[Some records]
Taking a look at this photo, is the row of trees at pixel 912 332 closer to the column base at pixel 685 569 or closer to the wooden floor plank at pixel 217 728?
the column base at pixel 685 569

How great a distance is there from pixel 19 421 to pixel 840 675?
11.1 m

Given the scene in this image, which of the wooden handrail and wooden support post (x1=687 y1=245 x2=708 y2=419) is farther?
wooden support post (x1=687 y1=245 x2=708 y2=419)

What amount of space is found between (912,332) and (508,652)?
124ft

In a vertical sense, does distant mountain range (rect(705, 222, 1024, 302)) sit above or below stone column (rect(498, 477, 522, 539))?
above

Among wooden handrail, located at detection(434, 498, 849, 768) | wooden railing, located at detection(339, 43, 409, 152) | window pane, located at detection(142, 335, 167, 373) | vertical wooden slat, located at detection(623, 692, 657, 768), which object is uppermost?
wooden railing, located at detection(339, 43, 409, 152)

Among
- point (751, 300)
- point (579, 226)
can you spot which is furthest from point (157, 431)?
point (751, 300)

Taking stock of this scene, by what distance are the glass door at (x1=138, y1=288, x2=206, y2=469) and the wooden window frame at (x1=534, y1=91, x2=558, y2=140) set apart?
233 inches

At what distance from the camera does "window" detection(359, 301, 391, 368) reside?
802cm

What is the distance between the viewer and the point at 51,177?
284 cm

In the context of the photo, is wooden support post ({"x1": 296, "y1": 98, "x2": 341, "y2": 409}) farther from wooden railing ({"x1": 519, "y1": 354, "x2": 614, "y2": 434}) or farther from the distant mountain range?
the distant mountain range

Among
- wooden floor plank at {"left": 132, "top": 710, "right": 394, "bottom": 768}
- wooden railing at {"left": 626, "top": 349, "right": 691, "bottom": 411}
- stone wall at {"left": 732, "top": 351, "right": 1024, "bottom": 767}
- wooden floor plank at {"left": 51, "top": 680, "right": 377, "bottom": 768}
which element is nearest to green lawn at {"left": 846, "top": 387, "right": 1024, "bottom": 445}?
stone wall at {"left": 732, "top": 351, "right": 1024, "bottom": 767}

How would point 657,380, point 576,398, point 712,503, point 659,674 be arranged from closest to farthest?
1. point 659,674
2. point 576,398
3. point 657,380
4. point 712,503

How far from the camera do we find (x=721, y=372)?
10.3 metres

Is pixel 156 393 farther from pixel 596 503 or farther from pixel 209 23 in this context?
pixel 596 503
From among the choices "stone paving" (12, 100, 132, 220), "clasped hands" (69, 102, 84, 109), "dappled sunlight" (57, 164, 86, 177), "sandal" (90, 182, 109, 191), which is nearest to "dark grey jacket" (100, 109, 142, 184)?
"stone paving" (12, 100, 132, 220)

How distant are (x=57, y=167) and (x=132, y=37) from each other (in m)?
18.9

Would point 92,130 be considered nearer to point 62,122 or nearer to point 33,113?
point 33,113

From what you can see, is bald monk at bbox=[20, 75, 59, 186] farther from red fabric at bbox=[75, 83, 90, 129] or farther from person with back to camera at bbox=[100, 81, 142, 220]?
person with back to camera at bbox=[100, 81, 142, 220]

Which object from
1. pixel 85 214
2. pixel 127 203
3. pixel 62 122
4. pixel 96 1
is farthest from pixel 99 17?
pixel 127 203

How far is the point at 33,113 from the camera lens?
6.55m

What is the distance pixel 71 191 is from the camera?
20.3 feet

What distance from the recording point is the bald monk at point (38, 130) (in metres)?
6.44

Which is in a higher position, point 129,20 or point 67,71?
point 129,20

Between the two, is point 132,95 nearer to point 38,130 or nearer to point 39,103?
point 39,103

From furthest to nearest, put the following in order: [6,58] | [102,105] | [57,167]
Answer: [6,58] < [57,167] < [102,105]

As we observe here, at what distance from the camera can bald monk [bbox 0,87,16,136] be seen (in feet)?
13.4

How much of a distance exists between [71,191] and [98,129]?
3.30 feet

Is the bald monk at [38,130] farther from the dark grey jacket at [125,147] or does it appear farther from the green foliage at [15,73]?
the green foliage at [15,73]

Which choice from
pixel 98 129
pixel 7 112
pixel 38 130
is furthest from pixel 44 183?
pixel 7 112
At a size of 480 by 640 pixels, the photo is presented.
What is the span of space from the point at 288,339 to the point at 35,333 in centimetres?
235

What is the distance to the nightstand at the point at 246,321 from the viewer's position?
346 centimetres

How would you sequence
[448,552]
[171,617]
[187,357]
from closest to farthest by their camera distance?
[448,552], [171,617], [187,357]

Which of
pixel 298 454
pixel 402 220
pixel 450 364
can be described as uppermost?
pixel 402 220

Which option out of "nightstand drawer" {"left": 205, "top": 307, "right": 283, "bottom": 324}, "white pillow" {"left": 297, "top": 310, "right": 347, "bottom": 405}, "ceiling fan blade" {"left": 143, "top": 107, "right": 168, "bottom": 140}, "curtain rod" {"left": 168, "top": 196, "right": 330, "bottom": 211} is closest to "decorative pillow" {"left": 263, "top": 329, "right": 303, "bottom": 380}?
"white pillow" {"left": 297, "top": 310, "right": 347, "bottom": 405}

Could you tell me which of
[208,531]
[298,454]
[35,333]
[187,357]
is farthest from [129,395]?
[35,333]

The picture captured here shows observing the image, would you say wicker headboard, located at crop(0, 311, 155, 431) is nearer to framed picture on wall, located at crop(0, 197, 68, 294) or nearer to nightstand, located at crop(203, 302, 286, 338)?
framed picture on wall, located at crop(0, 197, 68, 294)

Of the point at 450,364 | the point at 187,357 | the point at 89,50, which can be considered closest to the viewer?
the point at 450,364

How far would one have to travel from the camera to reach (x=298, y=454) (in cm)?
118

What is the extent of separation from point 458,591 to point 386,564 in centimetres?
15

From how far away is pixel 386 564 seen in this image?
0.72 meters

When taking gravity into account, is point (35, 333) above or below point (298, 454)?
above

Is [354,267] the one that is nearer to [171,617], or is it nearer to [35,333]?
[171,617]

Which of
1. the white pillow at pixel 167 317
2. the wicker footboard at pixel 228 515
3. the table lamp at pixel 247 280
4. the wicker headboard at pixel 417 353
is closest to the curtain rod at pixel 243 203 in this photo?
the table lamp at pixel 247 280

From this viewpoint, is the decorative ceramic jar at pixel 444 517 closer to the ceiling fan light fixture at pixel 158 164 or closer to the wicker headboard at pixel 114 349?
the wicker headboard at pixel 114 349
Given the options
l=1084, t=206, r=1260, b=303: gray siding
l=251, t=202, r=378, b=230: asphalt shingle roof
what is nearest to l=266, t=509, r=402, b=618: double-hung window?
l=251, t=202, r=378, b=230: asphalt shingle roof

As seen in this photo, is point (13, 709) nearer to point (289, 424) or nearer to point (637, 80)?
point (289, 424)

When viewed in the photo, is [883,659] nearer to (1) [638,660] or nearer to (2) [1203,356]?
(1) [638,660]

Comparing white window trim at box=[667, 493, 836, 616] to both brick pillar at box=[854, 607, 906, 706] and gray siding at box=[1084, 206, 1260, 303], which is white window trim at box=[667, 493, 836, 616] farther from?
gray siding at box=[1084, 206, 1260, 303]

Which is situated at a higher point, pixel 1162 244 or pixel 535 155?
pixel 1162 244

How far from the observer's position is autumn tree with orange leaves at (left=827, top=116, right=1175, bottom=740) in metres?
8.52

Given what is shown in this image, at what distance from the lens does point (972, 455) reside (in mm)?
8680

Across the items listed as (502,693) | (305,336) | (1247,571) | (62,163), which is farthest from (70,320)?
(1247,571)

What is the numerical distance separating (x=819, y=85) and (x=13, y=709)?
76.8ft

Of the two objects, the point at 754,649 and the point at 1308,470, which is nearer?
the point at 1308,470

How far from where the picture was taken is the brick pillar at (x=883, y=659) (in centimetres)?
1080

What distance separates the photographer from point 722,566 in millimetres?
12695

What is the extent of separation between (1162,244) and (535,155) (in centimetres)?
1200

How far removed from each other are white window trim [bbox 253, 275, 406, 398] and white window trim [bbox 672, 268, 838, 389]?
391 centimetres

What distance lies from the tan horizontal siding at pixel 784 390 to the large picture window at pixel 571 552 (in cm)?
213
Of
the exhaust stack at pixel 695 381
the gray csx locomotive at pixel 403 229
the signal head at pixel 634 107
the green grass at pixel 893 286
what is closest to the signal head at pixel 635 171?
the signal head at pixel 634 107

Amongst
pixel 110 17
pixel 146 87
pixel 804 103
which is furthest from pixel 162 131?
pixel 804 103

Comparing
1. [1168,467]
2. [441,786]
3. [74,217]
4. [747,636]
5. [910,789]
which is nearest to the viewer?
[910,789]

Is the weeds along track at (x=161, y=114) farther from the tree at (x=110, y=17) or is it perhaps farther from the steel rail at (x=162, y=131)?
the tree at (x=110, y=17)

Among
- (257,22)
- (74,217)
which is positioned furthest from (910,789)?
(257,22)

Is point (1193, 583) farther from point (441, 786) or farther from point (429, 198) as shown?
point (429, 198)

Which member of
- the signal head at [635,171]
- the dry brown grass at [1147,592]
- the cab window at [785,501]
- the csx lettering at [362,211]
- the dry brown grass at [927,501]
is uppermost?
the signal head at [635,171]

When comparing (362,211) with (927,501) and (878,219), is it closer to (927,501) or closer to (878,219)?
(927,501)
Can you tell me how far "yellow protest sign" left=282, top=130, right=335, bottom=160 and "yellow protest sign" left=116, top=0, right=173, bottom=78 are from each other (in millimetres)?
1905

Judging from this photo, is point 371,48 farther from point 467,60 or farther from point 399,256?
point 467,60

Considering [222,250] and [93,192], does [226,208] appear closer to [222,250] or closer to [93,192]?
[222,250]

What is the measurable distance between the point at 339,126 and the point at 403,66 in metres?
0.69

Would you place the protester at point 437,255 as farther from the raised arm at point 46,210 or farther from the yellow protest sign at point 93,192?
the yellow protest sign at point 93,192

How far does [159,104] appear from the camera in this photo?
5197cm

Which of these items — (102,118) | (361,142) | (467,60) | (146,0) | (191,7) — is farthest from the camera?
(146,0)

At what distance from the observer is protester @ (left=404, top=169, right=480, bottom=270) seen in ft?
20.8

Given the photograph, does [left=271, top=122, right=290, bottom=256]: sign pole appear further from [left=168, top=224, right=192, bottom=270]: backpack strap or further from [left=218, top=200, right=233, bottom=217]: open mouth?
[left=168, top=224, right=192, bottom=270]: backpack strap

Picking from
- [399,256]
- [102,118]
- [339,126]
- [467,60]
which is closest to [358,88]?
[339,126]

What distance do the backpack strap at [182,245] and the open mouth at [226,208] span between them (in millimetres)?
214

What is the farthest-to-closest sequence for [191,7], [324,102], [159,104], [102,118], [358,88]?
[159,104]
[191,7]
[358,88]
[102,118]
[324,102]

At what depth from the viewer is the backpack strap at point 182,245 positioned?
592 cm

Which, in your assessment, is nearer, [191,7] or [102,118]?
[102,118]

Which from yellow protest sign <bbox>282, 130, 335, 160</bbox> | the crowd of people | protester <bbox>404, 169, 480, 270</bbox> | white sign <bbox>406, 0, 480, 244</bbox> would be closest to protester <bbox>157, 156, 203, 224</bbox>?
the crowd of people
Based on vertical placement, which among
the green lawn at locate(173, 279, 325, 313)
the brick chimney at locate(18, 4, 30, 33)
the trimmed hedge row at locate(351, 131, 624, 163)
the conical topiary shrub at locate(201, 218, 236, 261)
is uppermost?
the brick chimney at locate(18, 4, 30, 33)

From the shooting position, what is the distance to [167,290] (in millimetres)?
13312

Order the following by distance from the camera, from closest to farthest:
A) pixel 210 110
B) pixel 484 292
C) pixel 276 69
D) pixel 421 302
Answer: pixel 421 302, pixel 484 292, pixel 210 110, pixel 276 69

* Task *
Copy out the data again word for word, from the line with "In a vertical" to the line with "4. point 712,503", keeping both of those lines.

* Task solution *
In a vertical sense, does distant mountain range (rect(705, 222, 1024, 302)) sit above or below stone column (rect(498, 477, 522, 539))?
above

Among wooden handrail, located at detection(434, 498, 849, 768) | wooden railing, located at detection(339, 43, 409, 152) | window pane, located at detection(142, 335, 167, 373) | vertical wooden slat, located at detection(623, 692, 657, 768), which object is uppermost?
wooden railing, located at detection(339, 43, 409, 152)

Among
- point (751, 300)
- point (579, 226)
can you spot which is furthest from point (157, 431)?
point (751, 300)

Taking stock of this scene, by what distance are the glass door at (x1=138, y1=288, x2=206, y2=469) and the wooden window frame at (x1=534, y1=91, x2=558, y2=140) set apart?
233 inches

At what distance from the camera does "window" detection(359, 301, 391, 368) reside?
802cm

What is the distance between the viewer and the point at 51,177?
284 cm

In the context of the photo, is wooden support post ({"x1": 296, "y1": 98, "x2": 341, "y2": 409}) farther from wooden railing ({"x1": 519, "y1": 354, "x2": 614, "y2": 434}) or farther from the distant mountain range?
the distant mountain range

Among
- wooden floor plank at {"left": 132, "top": 710, "right": 394, "bottom": 768}
- wooden railing at {"left": 626, "top": 349, "right": 691, "bottom": 411}
- stone wall at {"left": 732, "top": 351, "right": 1024, "bottom": 767}
- wooden floor plank at {"left": 51, "top": 680, "right": 377, "bottom": 768}
which element is nearest to green lawn at {"left": 846, "top": 387, "right": 1024, "bottom": 445}?
stone wall at {"left": 732, "top": 351, "right": 1024, "bottom": 767}

How would point 657,380, point 576,398, point 712,503, point 659,674 be arranged from closest to farthest?
1. point 659,674
2. point 576,398
3. point 657,380
4. point 712,503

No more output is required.